The Ampere Altra Max Review: Pushing it to 128 Cores per Socketby Andrei Frumusanu on October 7, 2021 8:00 AM EST
SPEC - Per-Core Performance under Load
A metric that is actually more interesting than isolated single-thread performance, is actually per-thread performance in a fully loaded system. This actually is a measurement and benchmark figure that would greatly interest enterprises and customers which are running software or workloads that are possibly licensed on a per-core basis, or simply workloads that require a certain level of per-thread service level agreement in terms of performance.
The Altra Max here is inevitably expected to post worse metrics than the Altra – first of all due to the 10% lower core frequencies, and second of all due to lower shared resources that need to be shared amongst more cores.
As expected, taking view of the aggregate socket performance figures here, the M128-80 doesn’t fare well here in the metric, as it takes the much controversial “flock of chickens” approach to core performance. It’s also dragged down by the score regressions in the memory bound workload in SPEC.

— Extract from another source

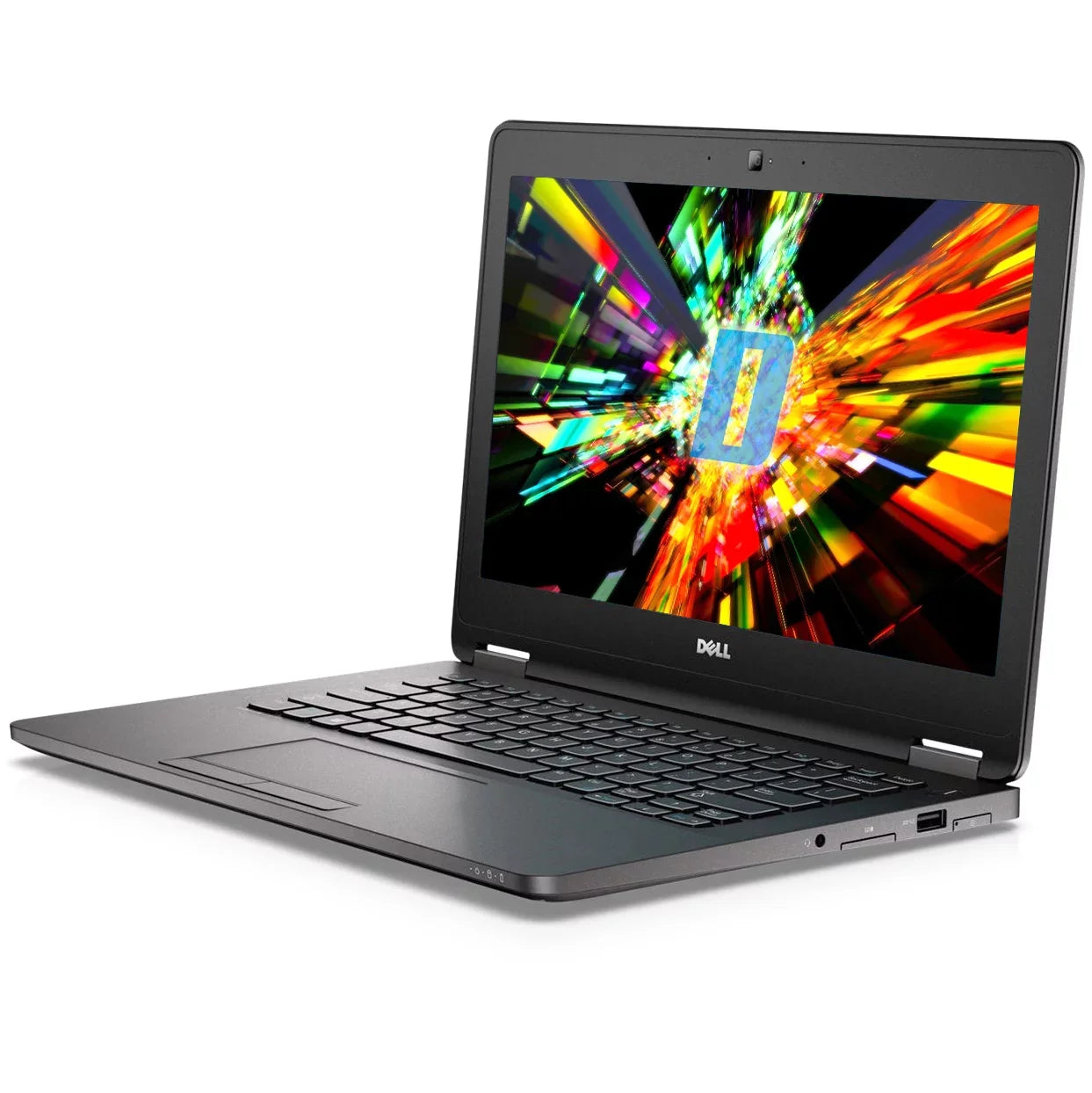 Used E7270 12.5" Laptop, Core i5 6300U 2.4Ghz, 8GB DDR4, 256GB M.2 SSD, HDMI, Webcam, Windows 10 Home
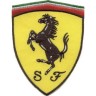 Декор нашивка Лого Ferrari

In terms of total throughput vs per-thread performance, the M128-30 barely differs to the EPYC 7763 with SMT and half the physical cores.
Again, I have to reiterate that these figures are all very much not in favour of the workloads that the Altra Max was designed for – cloud and hyperscaler workloads, which don’t tend to have the same harsher memory demands as some of the workloads in the SPEC suite. However, extracting those workloads in a different subset would also be a questionable practise and actually frowned upon.
The Altra Max here really does need to have huge footnotes in the way that it presents itself.